At the very least, I am engaging her work on the level of the work–you’ll notice I don’t attack the author, only the work–and that’s what literary critics do.

S

12 EJ { 07.25.10 at 9:21 pm }

A quick reminder that this is the work of Anne McCaffrey. If you are over twelve (maybe fourteen if you are a slow developer), you probably should be reading something written for adults, by adults.

But never let’s mind the lack of sophistication, let’s talk about her politics. She’s not a socially evolved thinker, Ms. McCaffrey. She’s got that sense of her own superiority that would do any libertarian proud. Oh yeah, she’s entitled, but those she considers beneath her are not. In her dragon books, she flushes any feminist notions right down the crapper and if you’ve read any interviews with her, you’ll see she has the stuff of a dandy republican. The rich are rich because they deserve to be. She sees the universe as a place where virtue is rewarded, you see. And the poor, like the undeserving drudges in her dragon books, are poor because they are lazy. And with this sort of mindset, how can anyone find it a shocker that she doesn’t see folks with physical handicaps as people entitled to full human rights?

Her books are dimestore gothics written to appeal to the horseback-riding crowd. They sell, oh yes they sell. But so do the Twilight books and the slop masquerading as food at Applebee’s.
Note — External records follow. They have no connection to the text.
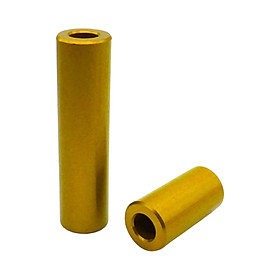 Hình ảnh Engine Frame Shaft Sleeve Professional Durable Premium for  Krv180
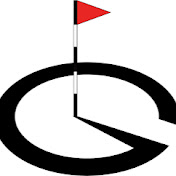 Profile Picture of Bob Lasken (@boblasken6317) on Youtube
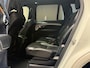 Volvo XC90 2.0 D5 AWD R-Design - BOWERS & WILKINS - 7 PERSOONS - PANORAMDAK - TREKHAAK - LEDER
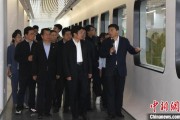 预测占卜同心·大调研｜聚焦激发民间投资活力 全国工商联开展2025年度重点考察调研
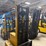 #2074-•-big-joe-electric-lift-truck-image-9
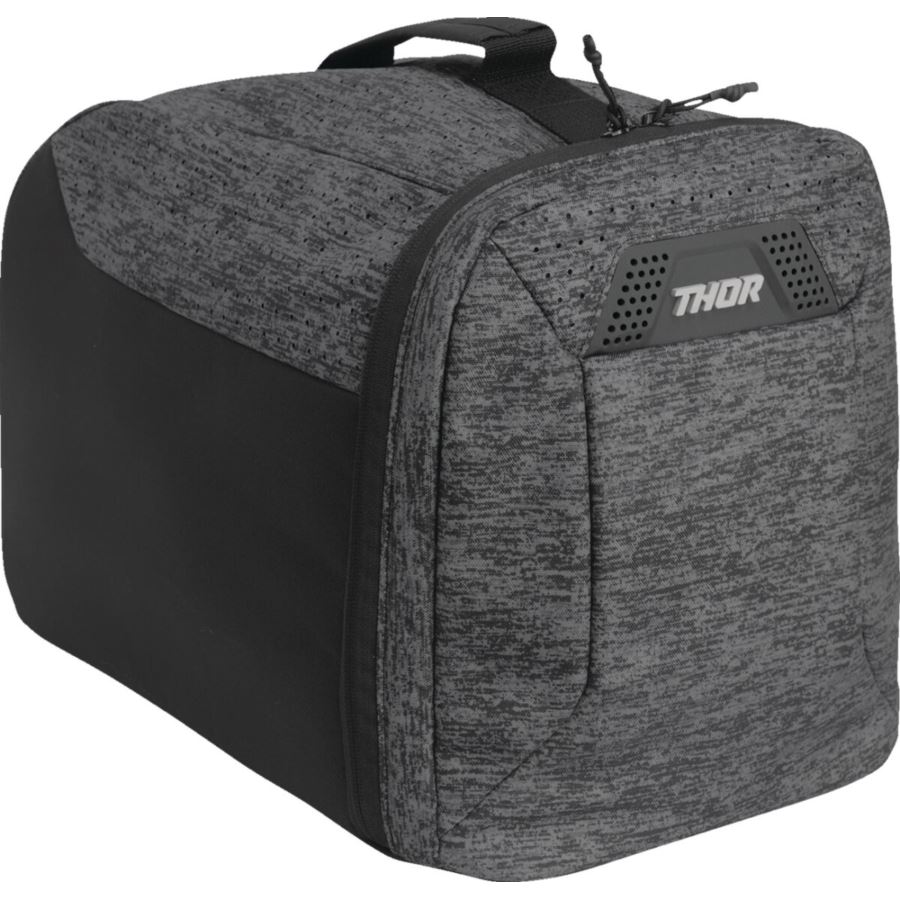 TORBA NA KASK THOR CH HEATHR
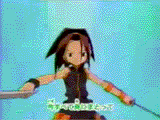 http://upforme.ru/uploads/0000/28/41/689-1.gif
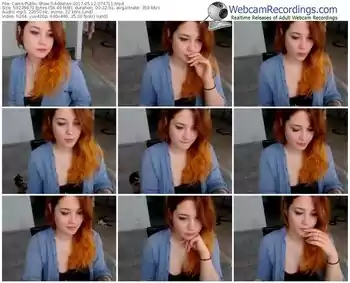 cams-addeliss-webcam-show-05_12_2017-07_47_11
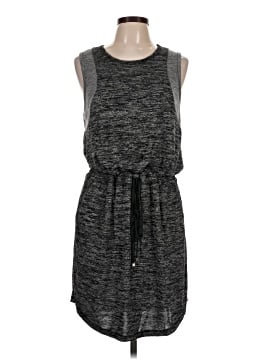 Lou & Grey Casual Dress (view 1)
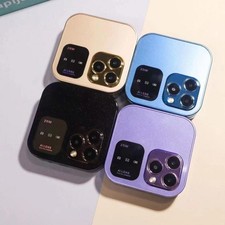 2024 Neues Mini-Flip-Handy 2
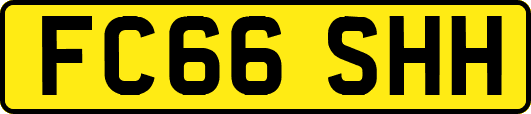 FC66SHH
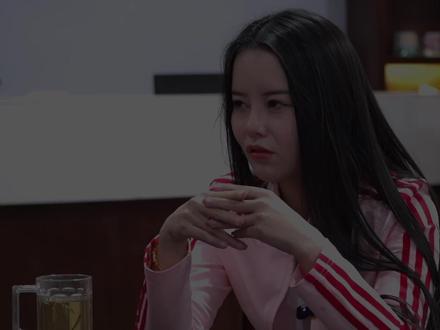 对话巴中红梅子#访谈 #张诗宇访谈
13 DWG { 07.27.10 at 4:47 am }

Laloca suggests we should just ignore any story we don’t like, but if that story proposes something I find morally evil as a positive then shouldn’t I take issue with it? Imagine a best seller that hypothesizes the reintroduction of slavery and portrays it as a good thing, wouldn’t you expect civil rights advocates to take issue with the book’s concept? Fighting disablism is the area where I’m a civil rights advocate, so The Ship Who Sang is precisely the kind of thing you should expect me to take issue with, particularly as I can then use it as a springboard to educate people about disability and disablism and why society needs to change. (Which is precisely what I was doing in the blog posting mentioned early in the discussion).

As a belated reply to Unicorn, we’ll have to agree to disagree on pretty much everything.

14 Cara { 07.31.10 at 6:37 pm }

Can we submit a chapter or a portion of a story?

15 laloca { 07.31.10 at 9:33 pm }

@dwg – you missed my main point, which was that i find debate about content to be legitimate, but debate about the existence of the work not to be. perhaps it was my own fault, for ending with “if it so offends you” (which in my mind is a far higher bar than “don’t like”) “don’t read it.”

in your example of the slavery book, it would probably be more useful to question why the book became a bestseller, than to get exercised about the book’s concept. not to say you shouldn’t do the latter, but figuring out the former would be more useful to work for social change.